Cosa hanno in comune i terremoti e una sinfonia di Beethoven?
La legge empirica di George Kingsley Zipf, un linguista che la codificò per primo qualche decennio fa.
Cominciamo dal terremoto: se rappresentiamo in un grafico bidimensionale su un asse le intensità dei terremoti che si sono verificati in un dato territorio negli ultimi 500 anni, e sull’altro gli intervalli di tempo tra due terremoti della stessa intensità, utilizzando scale lineari otteniamo una curva detta “esponenziale”, utilizzando scale logaritmiche otteniamo un segmento rettilineo.
Se invece dei terremoti mettiamo in relazione la distanza tonale tra tutte le note consecutive di un qualsiasi brano musicale, e il numero di note che vengono mediamente suonate prima che questa distanza si ripeta, l’aspetto è lo stesso.
Ma anche se confrontiamo le dimensioni delle città di una nazione e quante città troviamo per ciascuna dimensione, otteniamo lo stesso grafico, e questa legge si ripete in un’incredibile quantità di altri settori. L’immagine a corredo ad esempio riguarda le visite ad un determinato numero di siti web in un determinato giorno dello scorso anno.
In tutti questi casi, a fronte di un grande numero di elementi di piccole dimensioni, abbiamo un numero medio di elementi di dimensioni medie, e un piccolo numero di elementi con dimensione grande: esposto in questo modo sintetico il discorso sembra banale e scontato. Il fatto che lo rende interessante è che la riduzione della frequenza ha sempre un andamento geometrico: quello che cambia, cambiando il fenomeno rappresentato, è solo l’inclinazione della retta del grafico, cioè di “quanto velocemente” si verifica questa diminuzione.
Per quanto riguarda gli esempi “naturali”, come i terremoti, oppure la frequenza delle parole in un qualunque testo (appunto lo studio che fece scoprire a Zipf la legge), o gli insediamenti umani in una regione, e i mille altri esempi in tutti i settori (perfino le dimensioni delle patate in un campo), c’è un elemento in comune: la complessità dell’ambiente.
I sistemi complessi per loro natura si strutturano per livelli, e la dimensione dei sistemi in ciascun livello segue la legge esponenziale: dato che gli effetti macroscopici dei disturbi che si propagano tra i sistemi che interagiscono dipendono grosso modo dalle dimensioni di questi, è naturale che la “storia” di questi effetti mostri questo andamento esponenziale.

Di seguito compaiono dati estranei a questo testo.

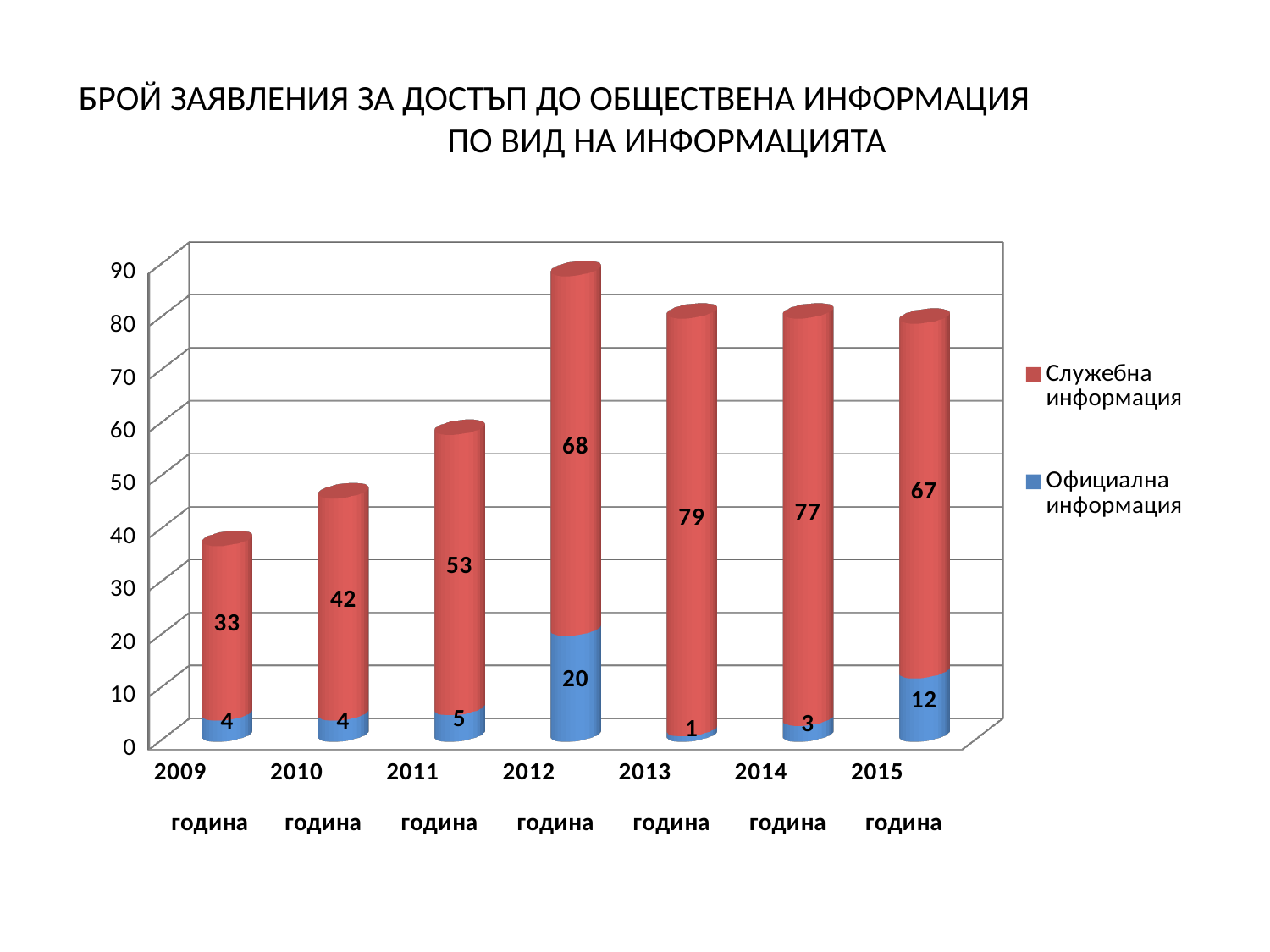
Which is larger: Официална информация in 2012 година or in 2015 година? 2012 година Which year has the lowest value for Официална информация? 2013 година Which colour represents Официална информация in the chart? Blue How many series does the legend list? 2 What is the total of the stacked bar for 2012 година? 88 What is the value for Служебна информация in 2012 година? 68 Which year has the highest value for Служебна информация? 2013 година What is the value for Официална информация in 2015 година? 12 What kind of chart is shown on the slide? Stacked bar chart What is the total of the stacked bar for 2009 година? 37 How many years are shown on the x axis? 7 What is the difference between the Служебна информация values for 2012 година and 2009 година? 35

Purtroppo utilizzare questa conoscenza, per prevedere ad esempio lo scatenarsi di un terremoto in un’area, lascia margini di imprecisione troppo ampi: ciascun evento di un determinato intervallo di intensità (diciamo dal 3 al 4 della scala Richter) si verifica ad intervalli solo mediamente regolari, non matematicamente determinati.
Nel linguaggio, sia parlato sia scritto, questa legge mette in relazione la frequenza delle diverse parole del testo con la sequenza della loro presenza. Anche in questo caso l’evoluzione del linguaggio è in relazione con questo fenomeno.
Per quanto riguarda la musica, la ragione mi pare diversa: la bellezza di un brano musicale, al di là delle mode e dei gusti personali, risulta in ogni caso da un equilibrio, che percepiamo come “naturale”, dei diversi elementi (intervalli tra le note, pause, lunghezza delle frasi, ecc.). A quanto pare questo equilibrio è ormai “tarato” per ciascuno di noi, su una distribuzione di frequenza del tipo studiato da Zipf, probabilmente perché la vediamo dappertutto in natura.
Sono state fatte analisi di questo tipo su musiche di stili diversi, ed è interessante notare che ciascuno stile (addirittura ciascun autore) ha un “esponente di grafico” caratteristico.
Da questi schemi stilistici consolidati e “naturali”, che caratterizzano musica piacevole, emergono poi ogni tanto (senza dubbio con frequenza “a la Zipf”) opere d’arte che in qualche modo li forzano, che introducono elementi sorprendenti, appunto degli “artifici”: in questi casi intuiamo che l’Autore ha scompigliato il riposante flusso naturale buttandoci dentro un pezzo della sua anima.